Despite recent advances, there still remain many problems to design reliable cyber-physical systems. One of the typical problems is to achieve a seemingly conflicting goal, which is to support timely delivery of real-time flows while improving resource efficiency. Recently, the concept of mixed-criticality (MC) has been widely accepted as useful in addressing the goal for real-time resource management. However, it has not been yet studied well for real-time communication. In this paper, we present the first approach to support MC flow scheduling on switched Ethernet networks leveraging an emerging network architecture, software-defined networking (SDN). Though SDN provides flexible and programmatic ways to control packet forwarding and scheduling, it yet raises several challenges to enable real-time MC flow scheduling on SDN, including: 1) how to handle (i.e., drop or re-prioritize) out-of-mode packets in the middle of the network when the criticality mode changes and 2) how the mode change affects end-to-end transmission delays.
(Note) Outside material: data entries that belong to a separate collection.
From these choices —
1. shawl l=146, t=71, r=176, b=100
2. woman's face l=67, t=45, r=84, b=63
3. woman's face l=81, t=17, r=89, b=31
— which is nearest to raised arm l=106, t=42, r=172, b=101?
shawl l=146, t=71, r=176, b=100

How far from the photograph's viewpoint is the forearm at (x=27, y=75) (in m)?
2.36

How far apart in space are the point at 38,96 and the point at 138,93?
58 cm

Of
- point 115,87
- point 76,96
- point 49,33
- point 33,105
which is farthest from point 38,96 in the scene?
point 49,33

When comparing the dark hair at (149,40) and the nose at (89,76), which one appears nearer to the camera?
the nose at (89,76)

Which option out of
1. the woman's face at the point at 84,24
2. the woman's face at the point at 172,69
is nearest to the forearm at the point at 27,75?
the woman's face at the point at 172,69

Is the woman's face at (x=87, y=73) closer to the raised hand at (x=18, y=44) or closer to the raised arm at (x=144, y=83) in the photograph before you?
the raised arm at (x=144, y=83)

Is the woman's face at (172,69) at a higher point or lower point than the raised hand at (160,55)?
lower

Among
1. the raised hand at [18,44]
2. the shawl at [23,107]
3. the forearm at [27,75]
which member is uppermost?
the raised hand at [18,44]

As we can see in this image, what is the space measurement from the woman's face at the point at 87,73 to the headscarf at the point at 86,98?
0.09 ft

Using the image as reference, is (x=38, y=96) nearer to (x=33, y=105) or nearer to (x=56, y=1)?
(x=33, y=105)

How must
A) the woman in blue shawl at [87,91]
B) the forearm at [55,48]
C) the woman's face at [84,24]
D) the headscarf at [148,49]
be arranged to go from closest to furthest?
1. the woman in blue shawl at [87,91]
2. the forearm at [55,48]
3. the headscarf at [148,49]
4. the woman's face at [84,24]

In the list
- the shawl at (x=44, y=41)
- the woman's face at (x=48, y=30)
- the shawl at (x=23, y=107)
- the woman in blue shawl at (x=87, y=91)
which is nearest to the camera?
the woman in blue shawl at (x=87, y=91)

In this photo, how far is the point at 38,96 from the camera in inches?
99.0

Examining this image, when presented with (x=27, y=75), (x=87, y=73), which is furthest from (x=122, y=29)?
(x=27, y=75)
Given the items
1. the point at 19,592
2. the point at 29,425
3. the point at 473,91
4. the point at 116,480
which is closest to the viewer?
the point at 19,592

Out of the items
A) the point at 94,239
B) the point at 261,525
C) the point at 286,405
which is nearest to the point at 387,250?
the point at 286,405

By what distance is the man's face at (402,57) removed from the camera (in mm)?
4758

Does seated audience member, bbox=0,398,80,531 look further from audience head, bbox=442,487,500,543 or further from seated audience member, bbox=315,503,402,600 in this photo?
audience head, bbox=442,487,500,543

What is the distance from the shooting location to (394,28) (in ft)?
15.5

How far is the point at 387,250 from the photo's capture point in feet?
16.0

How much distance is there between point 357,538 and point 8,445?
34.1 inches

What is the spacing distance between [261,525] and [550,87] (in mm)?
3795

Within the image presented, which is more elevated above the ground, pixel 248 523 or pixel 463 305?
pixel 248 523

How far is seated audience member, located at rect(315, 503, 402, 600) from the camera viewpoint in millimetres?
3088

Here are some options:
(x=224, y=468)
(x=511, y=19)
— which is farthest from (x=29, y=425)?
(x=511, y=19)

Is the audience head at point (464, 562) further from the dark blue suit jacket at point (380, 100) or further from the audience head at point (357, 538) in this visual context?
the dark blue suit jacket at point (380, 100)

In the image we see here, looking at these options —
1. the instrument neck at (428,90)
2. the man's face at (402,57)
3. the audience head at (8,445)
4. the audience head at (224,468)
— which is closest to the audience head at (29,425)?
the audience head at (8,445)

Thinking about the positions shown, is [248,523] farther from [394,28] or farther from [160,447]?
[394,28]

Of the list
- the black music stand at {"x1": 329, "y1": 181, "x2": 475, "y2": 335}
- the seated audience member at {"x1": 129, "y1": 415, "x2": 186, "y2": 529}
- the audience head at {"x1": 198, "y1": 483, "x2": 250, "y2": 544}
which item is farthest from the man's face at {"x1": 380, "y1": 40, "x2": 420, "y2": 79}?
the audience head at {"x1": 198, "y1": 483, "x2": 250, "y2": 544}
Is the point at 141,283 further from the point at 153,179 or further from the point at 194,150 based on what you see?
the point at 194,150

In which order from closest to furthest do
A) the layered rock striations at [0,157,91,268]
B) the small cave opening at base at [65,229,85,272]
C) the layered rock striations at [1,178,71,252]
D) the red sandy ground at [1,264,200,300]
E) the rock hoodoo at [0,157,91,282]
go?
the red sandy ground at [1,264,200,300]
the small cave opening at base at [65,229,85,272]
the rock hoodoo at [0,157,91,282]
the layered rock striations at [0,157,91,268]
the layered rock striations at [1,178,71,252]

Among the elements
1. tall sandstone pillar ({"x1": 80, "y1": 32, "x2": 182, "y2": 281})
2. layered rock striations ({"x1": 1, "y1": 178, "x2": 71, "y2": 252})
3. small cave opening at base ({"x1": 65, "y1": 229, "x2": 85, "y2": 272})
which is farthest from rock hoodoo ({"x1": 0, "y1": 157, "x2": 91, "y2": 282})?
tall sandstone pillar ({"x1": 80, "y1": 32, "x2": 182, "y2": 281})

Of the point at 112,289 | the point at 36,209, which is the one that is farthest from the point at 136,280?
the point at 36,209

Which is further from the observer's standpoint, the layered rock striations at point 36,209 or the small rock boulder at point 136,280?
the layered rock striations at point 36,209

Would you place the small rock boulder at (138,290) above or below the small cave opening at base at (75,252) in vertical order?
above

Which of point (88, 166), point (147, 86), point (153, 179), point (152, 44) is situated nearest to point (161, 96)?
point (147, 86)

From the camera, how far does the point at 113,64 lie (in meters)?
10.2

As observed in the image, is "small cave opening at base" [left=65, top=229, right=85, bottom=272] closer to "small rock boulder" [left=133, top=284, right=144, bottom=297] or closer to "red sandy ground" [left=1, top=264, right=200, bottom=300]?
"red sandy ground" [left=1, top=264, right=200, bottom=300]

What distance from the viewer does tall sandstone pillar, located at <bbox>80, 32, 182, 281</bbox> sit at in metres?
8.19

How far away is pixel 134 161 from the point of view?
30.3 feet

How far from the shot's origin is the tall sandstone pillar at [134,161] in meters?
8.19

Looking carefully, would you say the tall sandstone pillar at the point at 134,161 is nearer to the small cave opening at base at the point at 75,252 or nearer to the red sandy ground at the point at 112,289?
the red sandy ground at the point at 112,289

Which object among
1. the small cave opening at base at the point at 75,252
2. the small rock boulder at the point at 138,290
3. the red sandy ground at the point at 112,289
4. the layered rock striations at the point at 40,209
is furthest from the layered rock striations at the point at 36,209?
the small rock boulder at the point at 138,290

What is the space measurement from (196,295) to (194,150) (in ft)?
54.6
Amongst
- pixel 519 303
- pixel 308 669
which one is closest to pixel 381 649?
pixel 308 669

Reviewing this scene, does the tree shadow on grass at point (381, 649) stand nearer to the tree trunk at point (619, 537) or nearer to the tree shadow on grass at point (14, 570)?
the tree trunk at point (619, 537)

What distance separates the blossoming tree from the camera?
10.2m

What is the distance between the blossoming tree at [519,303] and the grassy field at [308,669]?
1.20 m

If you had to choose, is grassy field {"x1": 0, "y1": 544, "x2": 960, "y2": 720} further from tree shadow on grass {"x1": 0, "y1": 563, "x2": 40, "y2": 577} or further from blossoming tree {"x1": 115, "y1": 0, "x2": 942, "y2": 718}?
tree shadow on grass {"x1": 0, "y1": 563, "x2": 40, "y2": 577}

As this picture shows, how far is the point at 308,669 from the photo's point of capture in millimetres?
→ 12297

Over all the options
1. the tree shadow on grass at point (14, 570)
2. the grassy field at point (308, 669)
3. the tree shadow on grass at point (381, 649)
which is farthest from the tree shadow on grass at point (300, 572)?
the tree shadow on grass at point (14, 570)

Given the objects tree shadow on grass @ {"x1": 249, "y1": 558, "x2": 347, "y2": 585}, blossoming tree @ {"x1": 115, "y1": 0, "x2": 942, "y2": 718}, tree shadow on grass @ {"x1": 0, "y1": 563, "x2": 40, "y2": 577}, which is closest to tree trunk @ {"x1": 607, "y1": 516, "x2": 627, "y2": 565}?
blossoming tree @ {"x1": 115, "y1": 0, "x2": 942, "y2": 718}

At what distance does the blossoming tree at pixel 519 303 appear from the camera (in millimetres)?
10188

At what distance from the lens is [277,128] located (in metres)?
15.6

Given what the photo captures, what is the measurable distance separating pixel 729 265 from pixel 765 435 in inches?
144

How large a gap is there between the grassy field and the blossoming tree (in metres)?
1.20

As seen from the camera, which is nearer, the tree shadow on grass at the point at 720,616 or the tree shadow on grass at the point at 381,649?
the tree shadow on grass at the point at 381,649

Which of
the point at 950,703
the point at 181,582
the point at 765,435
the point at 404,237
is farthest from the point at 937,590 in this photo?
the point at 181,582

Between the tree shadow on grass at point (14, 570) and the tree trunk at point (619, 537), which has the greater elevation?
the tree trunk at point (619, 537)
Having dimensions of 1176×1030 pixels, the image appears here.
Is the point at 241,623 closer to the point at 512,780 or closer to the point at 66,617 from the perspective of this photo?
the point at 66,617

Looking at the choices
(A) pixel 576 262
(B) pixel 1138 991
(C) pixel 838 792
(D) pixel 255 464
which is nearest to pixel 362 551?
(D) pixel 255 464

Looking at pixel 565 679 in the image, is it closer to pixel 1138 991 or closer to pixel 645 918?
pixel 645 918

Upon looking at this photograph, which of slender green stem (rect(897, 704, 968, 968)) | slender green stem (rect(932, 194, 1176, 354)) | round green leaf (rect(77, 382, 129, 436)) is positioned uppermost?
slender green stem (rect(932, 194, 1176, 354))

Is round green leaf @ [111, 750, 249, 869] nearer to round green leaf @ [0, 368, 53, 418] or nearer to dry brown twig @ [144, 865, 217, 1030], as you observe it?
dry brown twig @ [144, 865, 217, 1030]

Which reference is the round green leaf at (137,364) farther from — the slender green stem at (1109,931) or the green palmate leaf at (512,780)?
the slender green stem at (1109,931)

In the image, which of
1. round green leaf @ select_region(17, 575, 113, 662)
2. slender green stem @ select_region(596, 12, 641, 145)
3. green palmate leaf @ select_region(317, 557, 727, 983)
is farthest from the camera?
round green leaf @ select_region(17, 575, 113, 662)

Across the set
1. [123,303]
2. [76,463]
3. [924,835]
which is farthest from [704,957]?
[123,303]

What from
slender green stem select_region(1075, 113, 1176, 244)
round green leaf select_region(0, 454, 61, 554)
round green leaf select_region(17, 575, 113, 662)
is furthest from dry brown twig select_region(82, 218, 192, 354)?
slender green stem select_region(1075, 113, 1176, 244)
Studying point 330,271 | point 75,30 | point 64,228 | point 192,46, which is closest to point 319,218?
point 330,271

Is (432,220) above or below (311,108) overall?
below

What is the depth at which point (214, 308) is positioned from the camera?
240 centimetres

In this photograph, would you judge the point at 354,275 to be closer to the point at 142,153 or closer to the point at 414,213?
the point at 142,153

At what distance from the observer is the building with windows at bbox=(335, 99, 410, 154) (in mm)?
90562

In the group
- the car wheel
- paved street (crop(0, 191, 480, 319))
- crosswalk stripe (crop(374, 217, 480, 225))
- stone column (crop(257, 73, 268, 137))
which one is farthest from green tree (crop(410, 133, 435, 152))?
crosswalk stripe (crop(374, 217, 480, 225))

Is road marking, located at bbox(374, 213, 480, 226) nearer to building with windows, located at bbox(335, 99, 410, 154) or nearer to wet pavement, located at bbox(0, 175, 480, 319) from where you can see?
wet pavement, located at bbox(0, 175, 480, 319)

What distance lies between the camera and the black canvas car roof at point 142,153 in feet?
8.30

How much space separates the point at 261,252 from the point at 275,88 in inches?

Addressing such challenges, we develop MC-SDN that supports real-time MC flow scheduling by extending SDN-enabled switches and OpenFlow protocols. It manages and schedules MC packets in different ways depending on the system criticality mode. To this end, we carefully design the mode change protocol that provides analytic mode change delay bound, and then resolve implementation issues for system architecture. For evaluation, we implement a prototype of MC-SDN on top of Open vSwitch, and integrate it into a real world network testbed as well as a 1/10 autonomous vehicle. Our extensive evaluations with the network testbed and vehicle deployment show that MC-SDN supports MC flow scheduling with minimal delays on forwarding rule updates and it brings a significant improvement in safety in a real-world application scenario.